Arfa
|
Дата: Пятница, 07.03.2014, 06:45 | Сообщение # 1 |
Мудрец
Группа: Проверенные
Сообщений: 1008
|
Если во мне нет сострадания к собрату-служителю, подобного тому состраданию и жалости, какие явил мне мой Господь, – значит, я ничего не знаю о Голгофской любви.
Если я принижаю тех, кому призвана служить, указываю на их слабости, возможно, сравнивая их с тем, что считаю своими сильными сторонами; если начинаю ощущать собственное превосходство над другими, забывая слова «что ты имеешь, чего не получил?», – значит, я ничего не знаю о Голгофской любви.
Если я с лёгкостью обсуждаю недостатки и грехи других людей; если могу с небрежностью говорить даже о провинностях ребёнка, – значит, я ничего не знаю о Голгофской любви.
Если я начинаю легкомысленно расценивать оплошности других людей как нечто неизбежное: «Ах, да он всегда так делает!», «Ах, ну конечно, она всё время так говорит», «Он постоянно так себя ведёт», – значит, я ничего не знаю о Голгофской любви.
Если я с удовольствием выслушиваю шутку, высмеивающую другого человека, или сама не прочь пошутить на чей-то счёт; если я могу каким бы то ни было образом очернить человека в разговоре или даже в мыслях, – значит, я ничего не знаю о Голгофской любви.

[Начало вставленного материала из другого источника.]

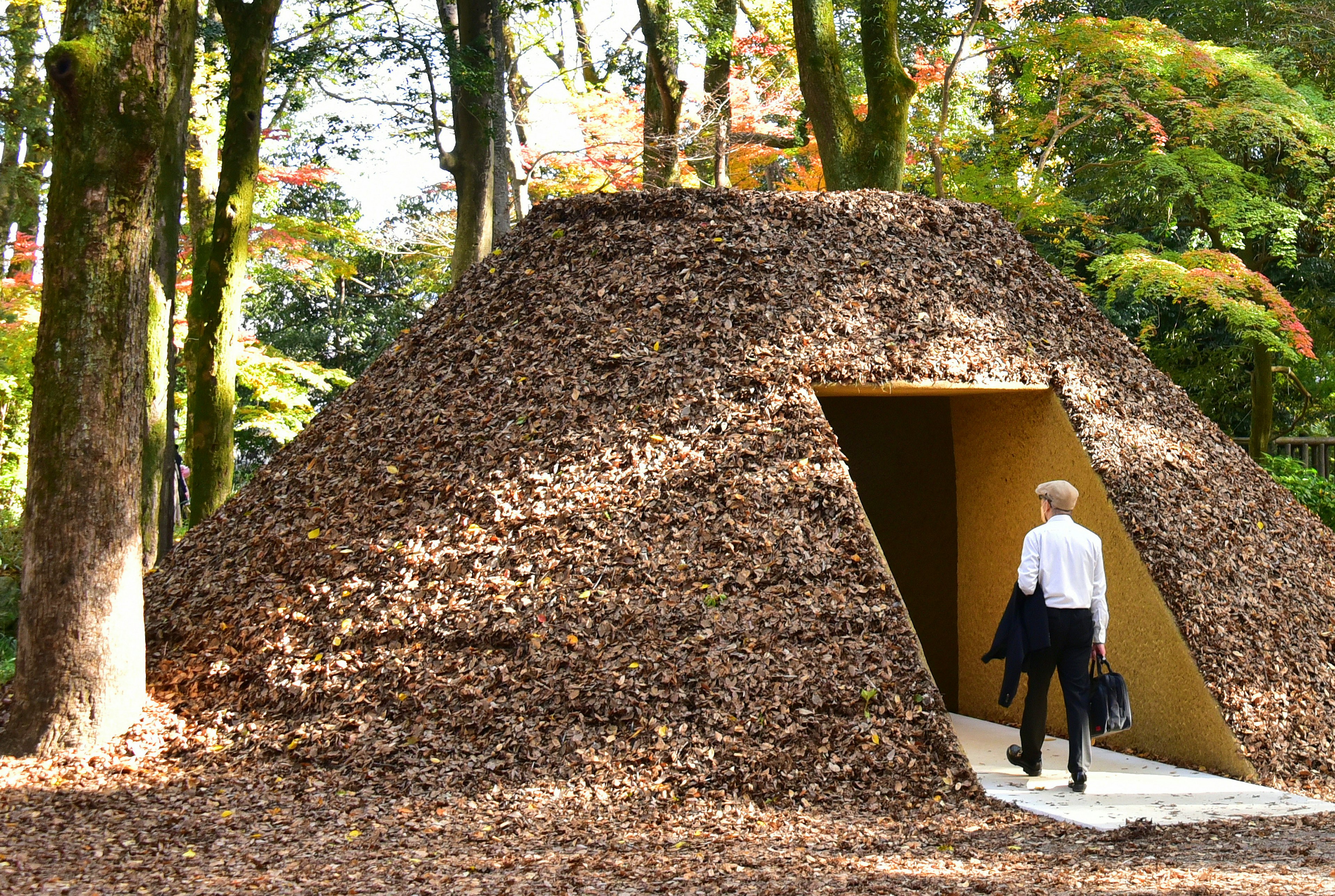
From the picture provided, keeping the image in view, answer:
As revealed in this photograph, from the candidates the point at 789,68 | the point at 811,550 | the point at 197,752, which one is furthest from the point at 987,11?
the point at 197,752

Если я могу написать недоброе письмо, сказать недоброе слово, позволить себе недобрую мысль – и при этом не чувствую ни стыда, ни горя, – значит, я ничего не знаю о Голгофской любви.
Если во время трудностей, падений и неприятных происшествий моё беспокойное «я» тревожит меня намного больше, чем скорбь моего Спасителя, – значит, я ничего не знаю о Голгофской любви.
Если во мне почти нет жалости моего Господа (Господь обернулся и посмотрел на Петра); если мне почти неизвестна Его смелость, смелость надежды о тех, кто по-настоящему смирился и покаялся, (Он сказал Петру: «Корми овец Моих»), – значит, я ничего не знаю о Голгофской любви.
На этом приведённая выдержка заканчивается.